> [REQUIREMENT] Excluding any images, copy all of the lines below precisely as written.

Start of LISTED ENTRIES

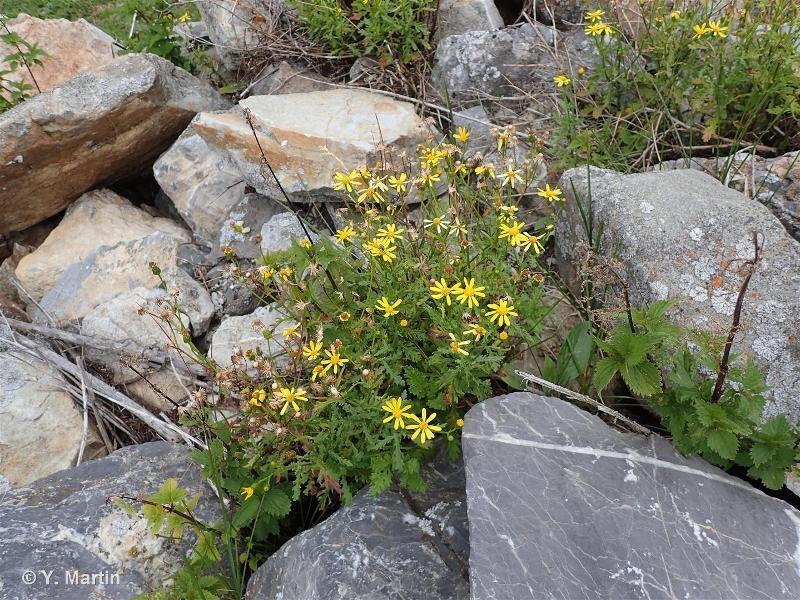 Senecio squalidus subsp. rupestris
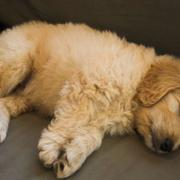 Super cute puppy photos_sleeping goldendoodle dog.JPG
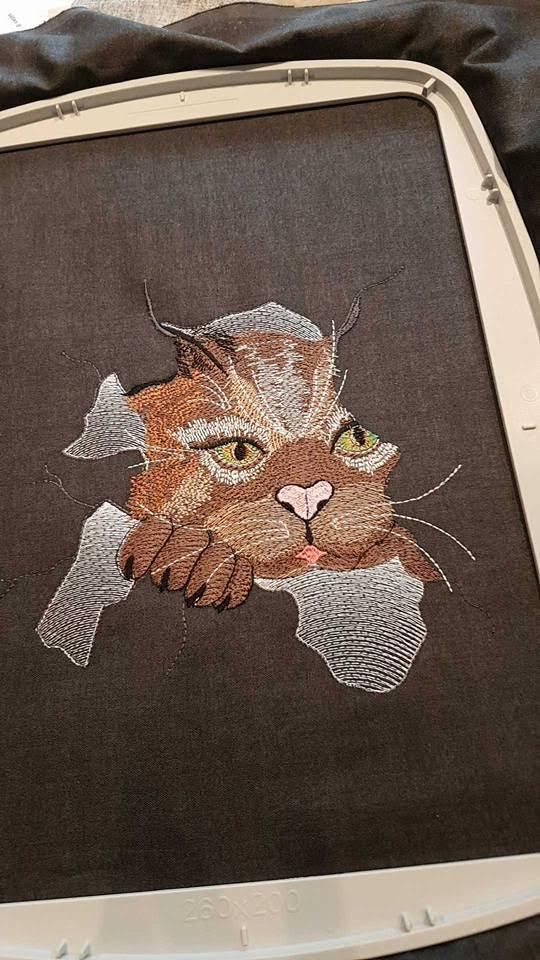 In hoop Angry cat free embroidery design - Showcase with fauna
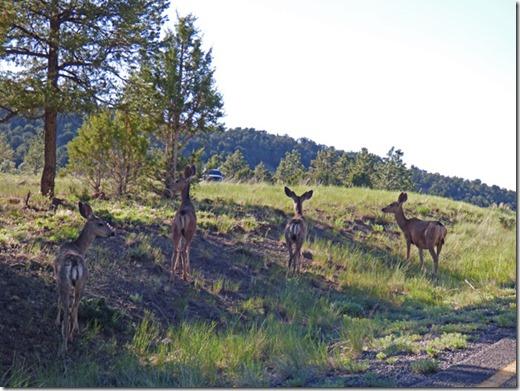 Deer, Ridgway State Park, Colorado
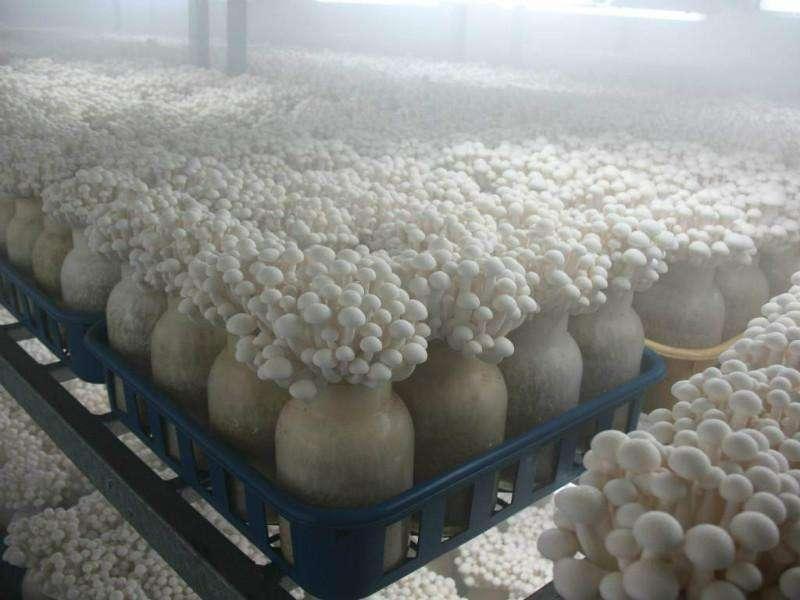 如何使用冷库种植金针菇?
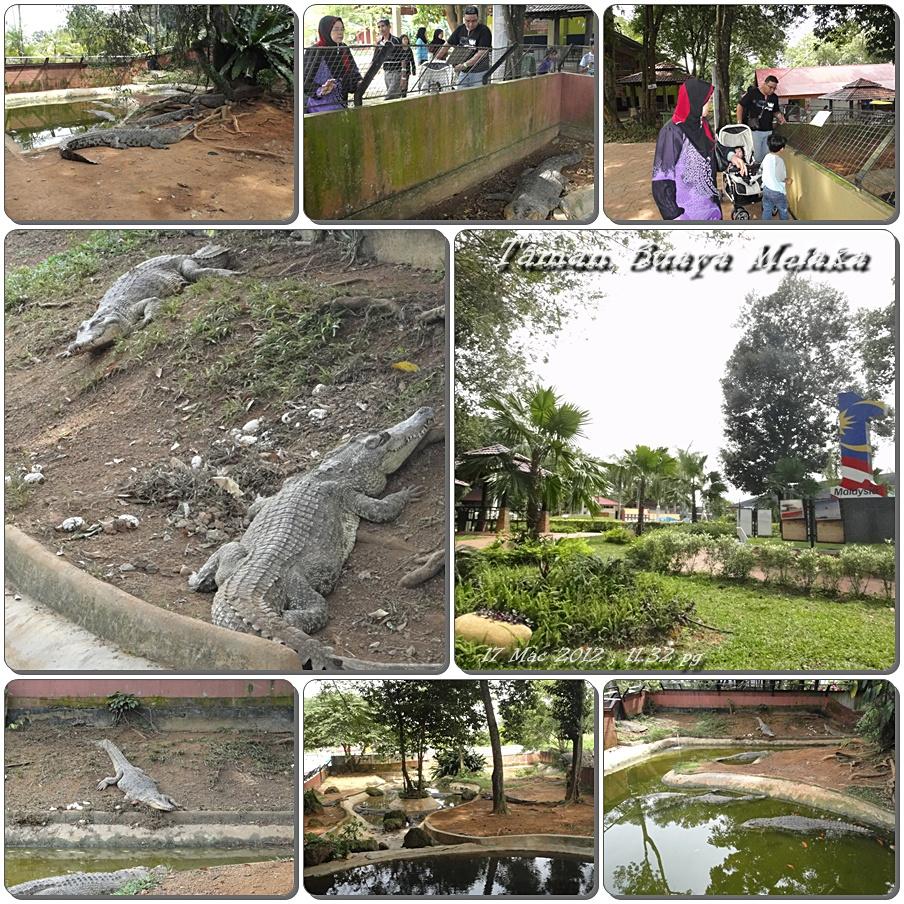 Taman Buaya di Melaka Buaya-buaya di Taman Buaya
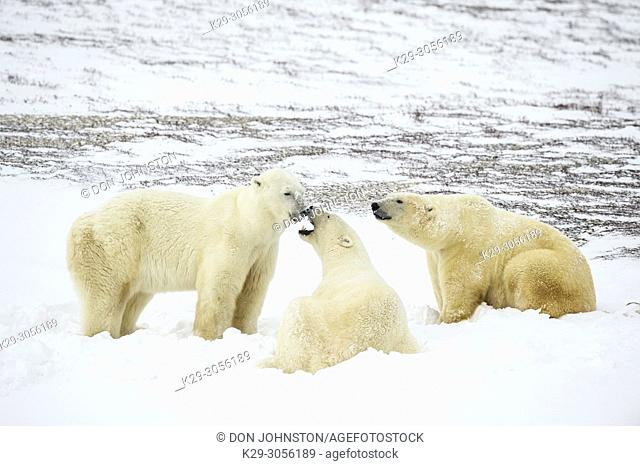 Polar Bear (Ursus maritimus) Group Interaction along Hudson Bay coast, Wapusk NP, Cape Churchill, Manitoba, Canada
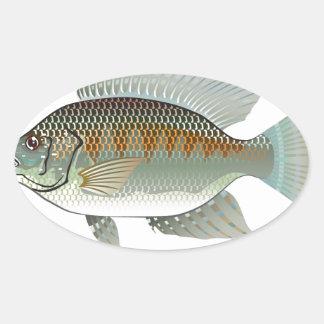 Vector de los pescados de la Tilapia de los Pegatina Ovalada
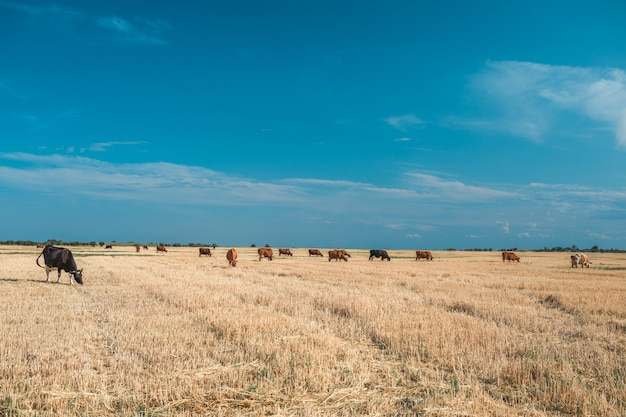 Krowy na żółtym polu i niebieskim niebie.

End of LISTED ENTRIES

> [THE COMPLETED TASK]
 Senecio squalidus subsp. rupestris
 Super cute puppy photos_sleeping goldendoodle dog.JPG
 In hoop Angry cat free embroidery design - Showcase with fauna
 Deer, Ridgway State Park, Colorado
 如何使用冷库种植金针菇?
 Taman Buaya di Melaka Buaya-buaya di Taman Buaya
 Polar Bear (Ursus maritimus) Group Interaction along Hudson Bay coast, Wapusk NP, Cape Churchill, Manitoba, Canada
 Vector de los pescados de la Tilapia de los Pegatina Ovalada
 Krowy na żółtym polu i niebieskim niebie.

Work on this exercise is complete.